Il se trouvera d’ailleurs incapable d’absorber les officiers de complément. Pour ceux-là, qu’on le veuille ou non, la diversité d’origine s’impose, et ce sera toujours sur les carrières, sur les situations sociales les plus différentes, que devra se greffer l’enseignement technique militaire.

Appelez ces hommes dans le rang ! Leur premier mouvement n’est-il pas d’y chercher les anciens camarades de classe, les amis de jeunesse ? En 1914, ils les ont retrouvés et la fusion s’est faite, avec quel succès ! Mais si l’école unique a créé une spécialisation préparatoire qui remontera très loin, — et elle la créera forcément, — les officiers de complément ne retrouveront plus les camarades qui ont travaillé sur les mêmes bancs ; ils rencontreront une mentalité trop exclusivement accusée pour ne pas leur être étrangère et ils se grouperont à l’écart.

Le danger n’est pas à redouter pendant les quelques années où les générations de la guerre compteront encore dans les cadres de l’armée active ; mais il apparaîtra vite, à mesure que le temps aura amené au service des générations nouvelles. Or, précisément avec le temps, il est raisonnable d’admettre dans l’état militaire de la France un resserrement des cadres de carrière et une extension correspondante des cadres de complément ; la fusion de ces deux éléments prendra donc de plus en plus une importance capitale, et le maintien de la diversité d’origines s’impose comme plus apte à fournir cette fusion. Officiers de carrière et officiers de complément bien fondus, bien amalgamés, doivent conserver à notre cadre la faculté d’adaptation à la troupe, qui a assuré au cours de cette guerre la cohésion de l’armée nationale.

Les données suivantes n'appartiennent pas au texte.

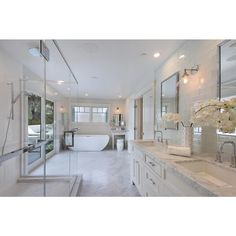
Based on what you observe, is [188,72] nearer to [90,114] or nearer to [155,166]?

Sans doute il faut bien en arriver à spécialiser l’officier de carrière, mais ce n’est pas par des études préparatoires ni par un programme d’examen ; c’est par un mode d’existence prolongé, c’est par une conception du devoir longuement et pratiquement inculquée, en un mot, c’est par la vie militaire qu’on spécialise l’officier en tant qu’élément social. Quant à la spécialisation d’armes, il est inutile d’en parler ; elle n’est qu’une nuance technique imperceptible aux profanes. Demandez leur avis à ces 4 500 officiers de cavalerie qui ont enjambé leur technicité pour venir prendre place au milieu de leurs camarades de l’infanterie, parce que, là, disait-on, la besogne était plus dure ; ils vous répondront qu’ils étaient spécialisés sans doute, mais spécialisés comme officiers français.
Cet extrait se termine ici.